Randy Bush is a member of technical staff at Arrcus and a research fellow at Internet Initiative Japan. He was among the inaugural inductees into the Internet Hall of Fame in 2012, given by the Internet Society.[1]
Bush has been working in the computer industry since 1966. He began with programming languages and specifically compilers. In 1977 he co-founded Northwest Microcomputer Systems with several other businessmen and computer engineers in Coos Bay, Oregon. The company released the 85/P, a Pascal development microcomputer, in 1978.[2] [3]
In the late 1980s and early 1990s, Bush played a role in bringing the Internet to South Africa.[4]

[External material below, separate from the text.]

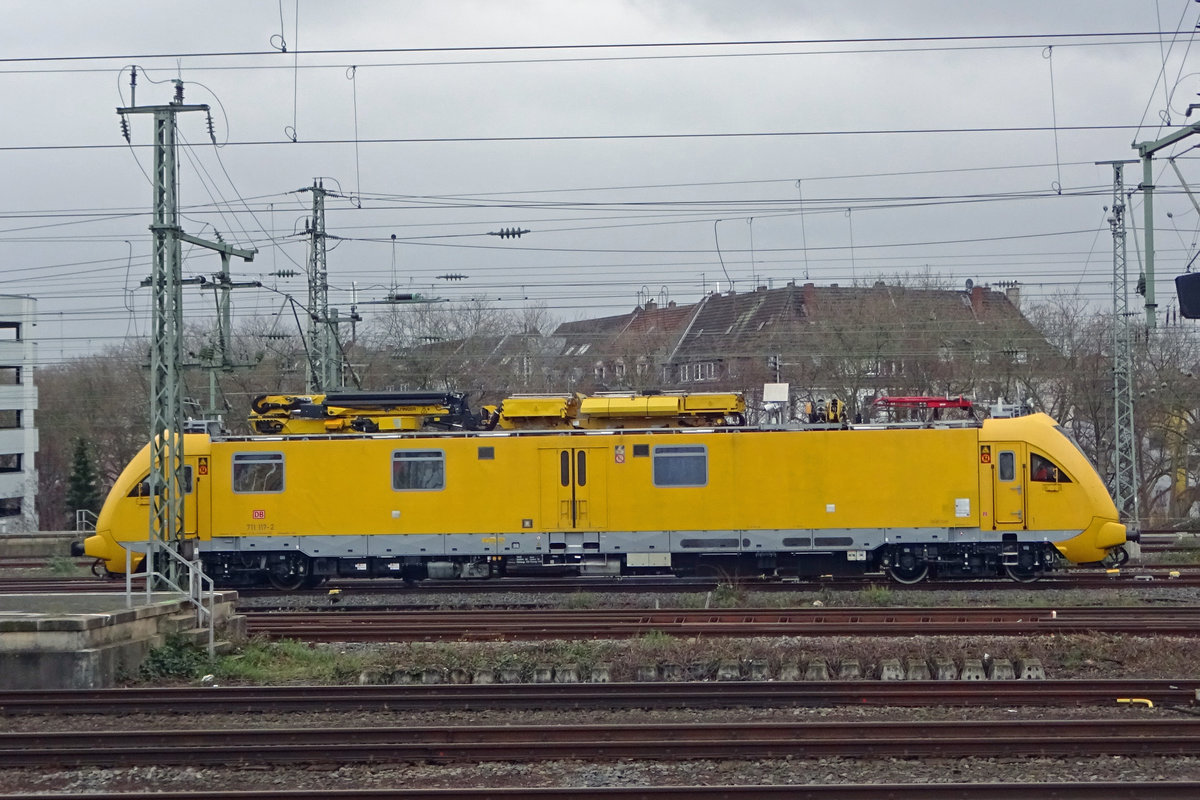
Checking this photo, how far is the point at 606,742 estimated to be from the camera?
31.0ft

Bush was the senior engineer of the Verio founding team in the late 1990s, and worked there for five years as the Vice President of IP Networking.[5] He was the Principal Engineer at RAINet in the early 90s, which was later acquired by Verio at which time he joined Verio. He was the founder of the Network Startup Resource Center and worked there as a PI.
Bush has served as a member of the IESG. At APNIC, he has been the Routing SIG Co-Chair, Policy SIG Co-Chair, and the Fees Working Group Chair. He was on the founding board of ARIN, helped start AFRINIC, NANOG, etc. He was the chair of the ACM Internet Governance Committee. Bush also co-founded the Non-Commercial Domain Name Holders' Constituency within ICANN's DNSO.
Bush was one of the core architects and designers of the Resource Public Key Infrastructure (RPKI), Route Origin Validation, BGPsec, and a number of other associated technologies.
He has also been the technical contact for the .bz ccTLD,[6] and has executed the technical operations for .ng.[7] [8]
Bush was a chair of the IETF Working Group on the DNS for a decade[9] .[10] Randy has been influential in setting up Internet networks in parts of Latin America, Southern and Eastern Africa, etc.[11] He has also served as a Corporate researcher at AT&T for more than a year.[12]
On November 27, 2023, at the 87th RIPE meeting in Rome, Bush was honored with the Rob Blokzijl Award.[13]